O presidente Luiz Inácio Lula da Silva sancionou, com vetos, a lei que estabelece o Marco Legal do Transporte Público Coletivo, visando modernizar a política do setor no Brasil. A medida, publicada neste domingo (14) em edição extra do Diário Oficial da União (DOU), busca principalmente diversificar o financiamento e aprimorar a regulação e a operação dos serviços de transporte urbano em todo o país.
Um dos principais avanços estruturais introduzidos por este novo marco é a superação do modelo tradicional brasileiro, onde o custeio do transporte coletivo dependia quase que exclusivamente da tarifa paga pelos usuários. A Lei nº 15.432/2026, que formaliza essas mudanças, foi oficialmente divulgada no último domingo (14), em uma edição extra do Diário Oficial da União (DOU).
Essa legislação inovadora abre portas para o debate sobre a tarifa zero e permite a utilização de múltiplas fontes de custeio para subsidiar as passagens. Entre as opções estão publicidade, exploração comercial de espaços e o uso de recursos provenientes da Contribuição de Intervenção no Domínio Econômico (Cide Combustíveis).
A Cide Combustíveis, um tributo federal incidente sobre a importação e comercialização de petróleo, gás natural, álcool combustível e seus derivados, foi instituída por lei em 2001. Seus recursos são tradicionalmente direcionados para a infraestrutura de transportes, iniciativas ambientais e subsídios aos preços dos combustíveis.

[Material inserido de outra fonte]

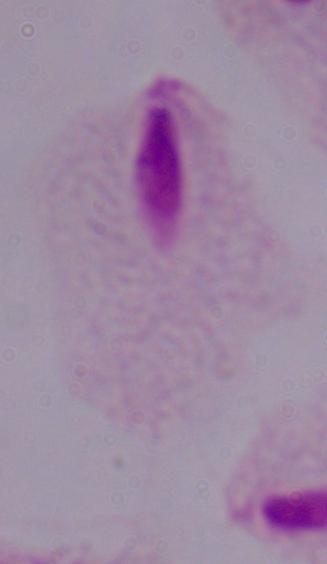
Summary:
  - Magnification: 1000x
  - Modality: photomicrograph
  - Identification: trichomonad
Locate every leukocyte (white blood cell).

Aprovado pelo Congresso Nacional em maio, o texto legal também aborda o fortalecimento da integração física e tarifária dos sistemas de transporte. Além disso, prevê a ampliação da transparência na gestão pública, a transição para fontes renováveis de energia e a criação de mecanismos nacionais para o compartilhamento de dados e o monitoramento da qualidade dos serviços.
Um aspecto relevante da nova lei é a estipulação de parâmetros mínimos de qualidade para os sistemas de transporte público. Isso inclui critérios como regularidade, pontualidade, acessibilidade, segurança, conforto e a satisfação dos passageiros. O documento também estabelece a possibilidade de vincular a remuneração das operadoras ao desempenho e à qualidade do serviço entregue.
Os vetos presidenciais
Em um comunicado oficial, a Presidência da República esclareceu que os vetos aplicados ao Marco Legal do Transporte Público Coletivo visam primordialmente resguardar a sustentabilidade fiscal e prevenir impactos negativos sobre as políticas de gratuidade já em vigor.
Trechos que exigiam que estados e municípios arcassem integralmente com o custeio de gratuidades e descontos tarifários, utilizando exclusivamente recursos do orçamento público, foram removidos. Da mesma forma, dispositivos que condicionavam os subsídios públicos à remuneração das operadoras foram vetados.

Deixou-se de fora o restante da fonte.